Didn't Amy say that Posh marked in the agility tunnels?


----------



## Posh's Mom (Dec 20, 2007)

yep i sure did. i will look for that thread.

she is a total dominant marker, and i'll sum it up to say loudly YOU HAVE TO CATCH HER IN THE ACT AND GO NUTS!

by going nuts, i mean you loudly scream/growl "no pee" as she squats. this noise literally gets posh to stop mid stream. you run over and pick her up and IMMEDIATELY bring her outside or to a pee pad and tell her to "go potty" or whatever your cue for peeing is. and wait until she goes. you take her for walks and NEVER allow her to mark on the walk. if she starts to squat you give her an "uh uh" and keep her moving, most bitches can't walk and pee and chew gum at the same time. i can't stress that you take her on walks where she is "working" not sniffing, not peeing, not farting around. 

at the end of a walk posh gets to stop at a place i deem proper and pee. most likely she's marking and not really needing to go, but it's on my terms not hers. 

again i stress catching her in the act and going ape [email protected]#.


----------



## rdanielle (Sep 2, 2008)

Thank you Amy! I will do this next time I catch her.
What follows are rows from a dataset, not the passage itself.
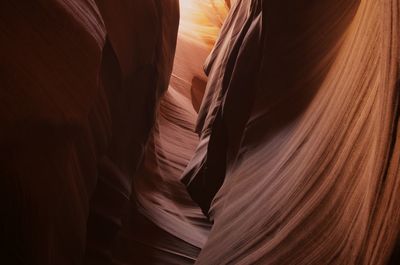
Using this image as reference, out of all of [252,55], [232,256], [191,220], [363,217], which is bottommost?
[191,220]

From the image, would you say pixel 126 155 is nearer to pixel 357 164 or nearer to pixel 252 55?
pixel 252 55

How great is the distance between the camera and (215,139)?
4.58 metres

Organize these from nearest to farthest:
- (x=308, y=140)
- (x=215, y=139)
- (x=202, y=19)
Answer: (x=308, y=140) → (x=215, y=139) → (x=202, y=19)

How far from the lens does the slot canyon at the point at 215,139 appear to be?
192cm

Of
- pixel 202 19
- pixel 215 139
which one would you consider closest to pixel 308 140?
pixel 215 139

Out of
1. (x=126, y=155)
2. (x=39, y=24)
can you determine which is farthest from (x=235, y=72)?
(x=39, y=24)

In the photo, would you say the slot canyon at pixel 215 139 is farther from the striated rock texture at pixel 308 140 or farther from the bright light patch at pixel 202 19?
the bright light patch at pixel 202 19

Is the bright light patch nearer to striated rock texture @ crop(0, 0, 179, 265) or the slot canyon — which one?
the slot canyon

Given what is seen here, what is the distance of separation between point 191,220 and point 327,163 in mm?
3227

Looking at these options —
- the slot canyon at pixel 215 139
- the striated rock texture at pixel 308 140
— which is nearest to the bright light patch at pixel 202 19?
the slot canyon at pixel 215 139

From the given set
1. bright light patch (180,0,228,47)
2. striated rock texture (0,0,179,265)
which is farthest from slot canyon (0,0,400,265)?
bright light patch (180,0,228,47)

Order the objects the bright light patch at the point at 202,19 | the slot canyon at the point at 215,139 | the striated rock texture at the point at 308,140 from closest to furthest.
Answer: the striated rock texture at the point at 308,140 < the slot canyon at the point at 215,139 < the bright light patch at the point at 202,19

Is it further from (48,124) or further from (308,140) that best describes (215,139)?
(48,124)

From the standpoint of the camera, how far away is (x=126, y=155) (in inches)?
174
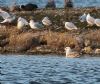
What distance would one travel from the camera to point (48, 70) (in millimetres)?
30500

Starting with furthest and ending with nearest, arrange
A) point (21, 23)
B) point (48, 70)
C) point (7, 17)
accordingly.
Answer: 1. point (7, 17)
2. point (21, 23)
3. point (48, 70)

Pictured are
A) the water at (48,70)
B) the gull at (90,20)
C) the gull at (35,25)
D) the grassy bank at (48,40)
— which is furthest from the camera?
the gull at (90,20)

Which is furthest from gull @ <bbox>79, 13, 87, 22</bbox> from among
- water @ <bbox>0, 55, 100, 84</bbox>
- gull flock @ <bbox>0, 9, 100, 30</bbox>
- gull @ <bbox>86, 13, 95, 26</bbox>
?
water @ <bbox>0, 55, 100, 84</bbox>

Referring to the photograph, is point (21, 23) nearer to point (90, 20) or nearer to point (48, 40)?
point (48, 40)

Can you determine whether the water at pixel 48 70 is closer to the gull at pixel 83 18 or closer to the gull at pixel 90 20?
the gull at pixel 90 20

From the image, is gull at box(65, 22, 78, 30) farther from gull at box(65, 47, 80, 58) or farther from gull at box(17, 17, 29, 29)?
gull at box(65, 47, 80, 58)

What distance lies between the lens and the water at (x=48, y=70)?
26844mm

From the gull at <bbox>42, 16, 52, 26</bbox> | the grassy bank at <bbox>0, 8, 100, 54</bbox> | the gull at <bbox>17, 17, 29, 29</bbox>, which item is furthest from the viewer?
the gull at <bbox>42, 16, 52, 26</bbox>

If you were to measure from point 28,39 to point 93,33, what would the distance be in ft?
12.1

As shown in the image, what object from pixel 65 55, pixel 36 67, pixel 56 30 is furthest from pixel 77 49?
pixel 36 67

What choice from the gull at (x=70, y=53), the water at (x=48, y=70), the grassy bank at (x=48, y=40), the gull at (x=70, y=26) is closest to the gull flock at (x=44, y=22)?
the gull at (x=70, y=26)

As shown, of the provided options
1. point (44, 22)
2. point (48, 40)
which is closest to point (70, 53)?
point (48, 40)

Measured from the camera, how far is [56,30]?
140ft

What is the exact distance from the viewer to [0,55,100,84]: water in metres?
26.8
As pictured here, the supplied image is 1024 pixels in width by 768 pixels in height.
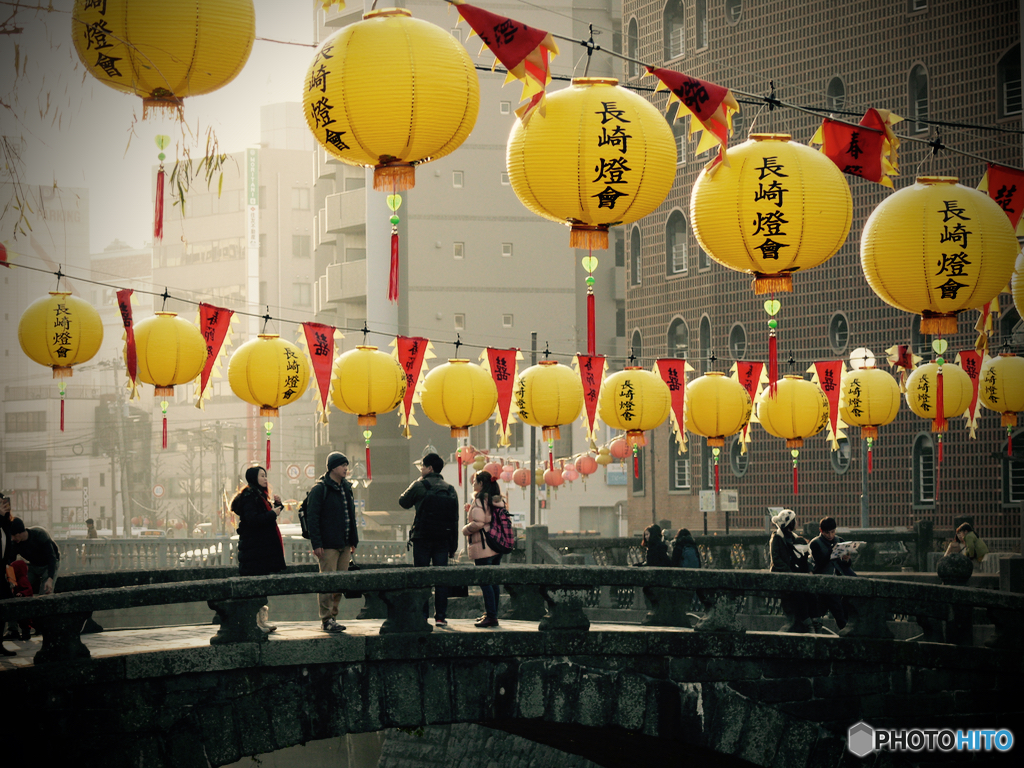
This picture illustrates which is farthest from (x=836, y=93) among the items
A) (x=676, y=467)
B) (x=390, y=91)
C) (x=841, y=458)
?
(x=390, y=91)

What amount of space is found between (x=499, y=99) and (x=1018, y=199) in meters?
42.2

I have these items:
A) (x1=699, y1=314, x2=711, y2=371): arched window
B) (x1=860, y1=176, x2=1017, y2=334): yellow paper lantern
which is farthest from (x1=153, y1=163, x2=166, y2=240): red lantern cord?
(x1=699, y1=314, x2=711, y2=371): arched window

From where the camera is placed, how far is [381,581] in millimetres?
11172

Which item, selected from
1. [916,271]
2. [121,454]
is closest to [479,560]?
[916,271]

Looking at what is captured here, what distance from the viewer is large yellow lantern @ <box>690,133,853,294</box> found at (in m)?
10.8

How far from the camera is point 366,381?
18797 mm

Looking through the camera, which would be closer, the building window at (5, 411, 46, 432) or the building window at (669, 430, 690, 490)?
the building window at (669, 430, 690, 490)

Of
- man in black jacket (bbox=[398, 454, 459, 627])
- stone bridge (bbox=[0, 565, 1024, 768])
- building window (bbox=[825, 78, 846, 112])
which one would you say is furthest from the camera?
building window (bbox=[825, 78, 846, 112])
Perfect! Going nuts is usually my first approach but my mother was watching too much Dog Whisperer so we were trying the calm route...which does nothing.


----------



## LilyMyLove (Jul 11, 2009)

Thanks Amy,
I need to do this with Lily. She is constantly stopping during walks just to have a little sniff and squat. When we travel to visit my family (they have dogs) she will go in the bedroom and pee on the rug. Ill just keep her movin' from now on.


----------



## ls-indy (Apr 10, 2008)

Daisy and Beau never mark in the house.... But DAISY is the sniffer/marker when they are out on a walk. She stops to pee more than Beau. But, in the backyard, Beau will always go pee on top of the spot Daisy went on...but not out of the yard on walks. I hope this isn't a sign that she could start marking in the house.....


----------



## Posh's Mom (Dec 20, 2007)

posh still will attempt to mark inside if i haven't been walking her or if she feels she can get away with it.
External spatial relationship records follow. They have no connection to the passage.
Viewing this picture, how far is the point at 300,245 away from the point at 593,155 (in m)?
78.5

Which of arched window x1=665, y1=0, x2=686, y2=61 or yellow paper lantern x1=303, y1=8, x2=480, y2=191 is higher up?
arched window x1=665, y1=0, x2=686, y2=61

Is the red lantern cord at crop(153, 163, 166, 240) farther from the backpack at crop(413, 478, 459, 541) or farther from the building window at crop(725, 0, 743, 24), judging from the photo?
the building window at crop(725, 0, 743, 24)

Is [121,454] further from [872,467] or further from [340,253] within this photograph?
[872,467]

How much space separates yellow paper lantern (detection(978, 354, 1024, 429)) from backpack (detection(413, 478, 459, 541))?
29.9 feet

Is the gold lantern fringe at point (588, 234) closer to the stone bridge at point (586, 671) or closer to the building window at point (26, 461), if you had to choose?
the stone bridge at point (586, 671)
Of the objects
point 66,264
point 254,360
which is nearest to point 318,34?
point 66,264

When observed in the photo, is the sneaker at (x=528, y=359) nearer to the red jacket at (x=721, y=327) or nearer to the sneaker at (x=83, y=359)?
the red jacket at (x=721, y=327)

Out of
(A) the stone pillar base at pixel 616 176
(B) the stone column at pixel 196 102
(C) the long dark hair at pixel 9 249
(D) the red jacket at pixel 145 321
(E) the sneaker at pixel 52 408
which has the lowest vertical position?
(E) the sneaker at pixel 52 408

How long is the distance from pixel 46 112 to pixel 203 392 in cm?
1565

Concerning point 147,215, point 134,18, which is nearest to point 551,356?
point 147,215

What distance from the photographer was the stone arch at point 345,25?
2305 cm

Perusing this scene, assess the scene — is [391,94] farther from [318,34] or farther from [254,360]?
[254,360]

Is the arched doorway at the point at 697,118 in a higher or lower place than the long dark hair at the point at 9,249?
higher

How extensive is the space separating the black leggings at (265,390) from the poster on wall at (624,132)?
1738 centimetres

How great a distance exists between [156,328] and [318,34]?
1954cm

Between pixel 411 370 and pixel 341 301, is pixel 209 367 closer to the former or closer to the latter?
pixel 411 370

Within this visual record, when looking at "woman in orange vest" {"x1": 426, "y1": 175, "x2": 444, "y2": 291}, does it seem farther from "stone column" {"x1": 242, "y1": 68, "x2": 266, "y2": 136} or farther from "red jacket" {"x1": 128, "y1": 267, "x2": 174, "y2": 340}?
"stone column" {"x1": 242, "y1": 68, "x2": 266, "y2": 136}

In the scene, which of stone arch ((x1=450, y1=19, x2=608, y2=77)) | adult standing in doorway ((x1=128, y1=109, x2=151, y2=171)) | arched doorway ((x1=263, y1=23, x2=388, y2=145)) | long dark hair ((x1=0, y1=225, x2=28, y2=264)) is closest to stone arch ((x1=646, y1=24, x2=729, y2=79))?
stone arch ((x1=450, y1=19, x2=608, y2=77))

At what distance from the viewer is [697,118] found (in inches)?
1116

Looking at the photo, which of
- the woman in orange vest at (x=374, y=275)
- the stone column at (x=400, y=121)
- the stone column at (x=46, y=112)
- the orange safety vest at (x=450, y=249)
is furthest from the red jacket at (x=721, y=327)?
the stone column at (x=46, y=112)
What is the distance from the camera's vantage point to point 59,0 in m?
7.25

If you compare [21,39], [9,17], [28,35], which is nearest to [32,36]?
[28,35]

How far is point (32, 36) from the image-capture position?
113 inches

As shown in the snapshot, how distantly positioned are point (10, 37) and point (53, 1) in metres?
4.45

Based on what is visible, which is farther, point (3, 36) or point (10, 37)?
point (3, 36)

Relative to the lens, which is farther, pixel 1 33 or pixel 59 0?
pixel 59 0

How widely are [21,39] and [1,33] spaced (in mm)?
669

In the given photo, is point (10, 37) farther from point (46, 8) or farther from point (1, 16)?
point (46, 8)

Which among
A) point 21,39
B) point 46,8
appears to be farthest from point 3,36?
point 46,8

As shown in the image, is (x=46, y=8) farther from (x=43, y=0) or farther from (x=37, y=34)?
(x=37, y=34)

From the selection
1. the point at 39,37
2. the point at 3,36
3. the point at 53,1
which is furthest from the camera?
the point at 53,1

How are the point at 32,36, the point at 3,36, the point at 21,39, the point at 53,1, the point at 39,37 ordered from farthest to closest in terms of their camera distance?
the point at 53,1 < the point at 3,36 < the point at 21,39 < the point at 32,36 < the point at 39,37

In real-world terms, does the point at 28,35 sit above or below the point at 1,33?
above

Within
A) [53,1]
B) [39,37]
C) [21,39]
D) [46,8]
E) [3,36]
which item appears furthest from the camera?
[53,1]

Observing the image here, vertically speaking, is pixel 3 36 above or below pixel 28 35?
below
this spring we were visiting my in-laws who have a cavalier boy that posh likes to tell who is boss.

we were hanging out in their living room, posh, me and my kids when posh squatted on their imported wool rug. well, i didn't want anyone to know she was doing this or we'd be exiled from their house...so i basically "bit" her with hand teeth to get her to stop, picked her up brought her outside and told her to pee. i cleaned the mess and had to bribe my kids not tell grandma and grandpa. so, yeah, this is problem that can really be a problem even visiting folks that love dogs like my in-laws do. and i'm always prepared for her to have a setback even if she has not been marking.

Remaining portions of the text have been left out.